For examples, refer to:

  • gsm_scenario.py - download a JSONL files
  • mmlu_scenario.py - download CSV files
  • narrativeqa_scenario.py - download a zip file containing CSV files

Working with Hugging Face datasets

Another frequent use case is downloading data from Hugging Face datasets. You can use load_dataset() to do so. It is recommended that you set the cache_dir parameter to a subdirectory within output_path. This ensures hermeticity by ensuring that the data is downloaded into the scenario-specific download folder.

For an example, refer to:

  • math_scenario.py
  • legalbench_scenario.py

Custom run spec function

A run spec function is the entry point to the scenario. A run spec function produces a RunSpec (a configuration for an evaluation run). helm-run will run the run spec function to get the RunSpec, and then it will run the evaluation defined by that RunSpec.

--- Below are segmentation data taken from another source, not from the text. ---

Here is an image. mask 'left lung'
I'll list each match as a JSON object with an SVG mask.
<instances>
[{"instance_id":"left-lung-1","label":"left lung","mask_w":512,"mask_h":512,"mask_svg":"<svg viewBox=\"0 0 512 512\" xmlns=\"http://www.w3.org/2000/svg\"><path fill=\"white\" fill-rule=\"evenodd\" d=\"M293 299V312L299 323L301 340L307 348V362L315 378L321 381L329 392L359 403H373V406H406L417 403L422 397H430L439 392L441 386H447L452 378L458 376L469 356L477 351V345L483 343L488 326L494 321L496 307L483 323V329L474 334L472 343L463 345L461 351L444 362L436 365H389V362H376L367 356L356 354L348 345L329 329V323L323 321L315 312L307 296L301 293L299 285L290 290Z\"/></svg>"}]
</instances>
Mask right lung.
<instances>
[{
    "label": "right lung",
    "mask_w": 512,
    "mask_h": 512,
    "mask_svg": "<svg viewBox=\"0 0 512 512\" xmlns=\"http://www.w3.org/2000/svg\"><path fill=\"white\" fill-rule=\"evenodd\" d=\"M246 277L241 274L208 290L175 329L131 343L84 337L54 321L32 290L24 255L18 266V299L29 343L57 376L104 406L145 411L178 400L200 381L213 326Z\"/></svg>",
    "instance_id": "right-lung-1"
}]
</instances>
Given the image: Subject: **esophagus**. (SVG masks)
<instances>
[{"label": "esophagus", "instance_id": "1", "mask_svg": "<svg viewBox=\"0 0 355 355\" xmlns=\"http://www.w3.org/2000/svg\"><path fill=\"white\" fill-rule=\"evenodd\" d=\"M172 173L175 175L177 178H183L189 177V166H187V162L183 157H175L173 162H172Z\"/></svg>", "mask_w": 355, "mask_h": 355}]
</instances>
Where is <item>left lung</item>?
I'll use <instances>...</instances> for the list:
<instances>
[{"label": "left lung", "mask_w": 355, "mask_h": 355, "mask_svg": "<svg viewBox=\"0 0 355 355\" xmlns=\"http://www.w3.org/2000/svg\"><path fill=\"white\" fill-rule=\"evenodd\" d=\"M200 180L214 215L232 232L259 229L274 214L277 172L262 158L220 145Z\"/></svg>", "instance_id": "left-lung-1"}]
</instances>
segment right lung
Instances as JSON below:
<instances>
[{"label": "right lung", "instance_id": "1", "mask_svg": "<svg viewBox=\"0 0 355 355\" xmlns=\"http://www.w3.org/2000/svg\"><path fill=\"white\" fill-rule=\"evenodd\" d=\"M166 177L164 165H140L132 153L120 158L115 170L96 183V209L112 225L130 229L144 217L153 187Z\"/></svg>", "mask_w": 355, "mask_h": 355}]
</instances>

HELM will search for modules with names matching these patterns for run spec functions:

  • helm.benchmark.run_specs.*_run_specs
  • helm_*_run_specs (i.e. a root module)

For this tutorial, we will create a get_my_run_spec() function in the helm_my_run_specs module. Under the src/helm/benchmark/scenarios/ directory, create a file called helm_my_run_specs.py. Then, create a get_my_run_spec() function in this file and find the appropriate example run spec function from simple_run_specs.py to copy its implementation into get_my_run_spec(). Change the file accordingly to the needs of your scenario.

Now run:

helm-run --run-entries custom:model=openai/gpt2 --suite custom --max-eval-instances 5

If you get a ValueError: Unknown run spec name error, you should set up your PYTHONPATH as explained above, and then try again.

Debugging with models

The above run entry uses the openai/gpt2 model, which is a lightweight model that is reasonably fast, even when using only CPU inference without a GPU.

However, you might want to avoid waiting for model inference when implementing a scenario in order to speed up your iteration times. To do so, you can use the simple/model1, which simply echoes the last word in the prompt. Example helm-run command:

helm-run --run-entries custom:model=simple/model1 --suite custom --max-eval-instances 5

Note: Both the custom Scenario subclass and the custom run spec function will be added to custom Python modules that have to be importable by Python. The easiest way to do this is to place your custom Python modules under the current working directory and then run export PYTHONPATH=".:$PYTHONPATH" in your shell. Refer to the Importing Custom Modules documentation for other ways to do this.

Contributing your scenario

We welcome scenario contributions to HELM if they fit the following criteria:

  • It is commonly-used or notable benchmark (e.g. it has a published paper).
  • It uses publicly available datasets.
  • It fills a gap in coverage by HELM’s existing scenarios.

If your scenario fits this criteria, you should move the files to the conventional HELM locations, and open a pull request. Your *_scenario.py file should be placed in src/helm/benchmark/scenarios/ and your *_run_specs.py file should be placed in src/helm/benchmark/scenarios/. More documentation on the contributor workflow will be added later.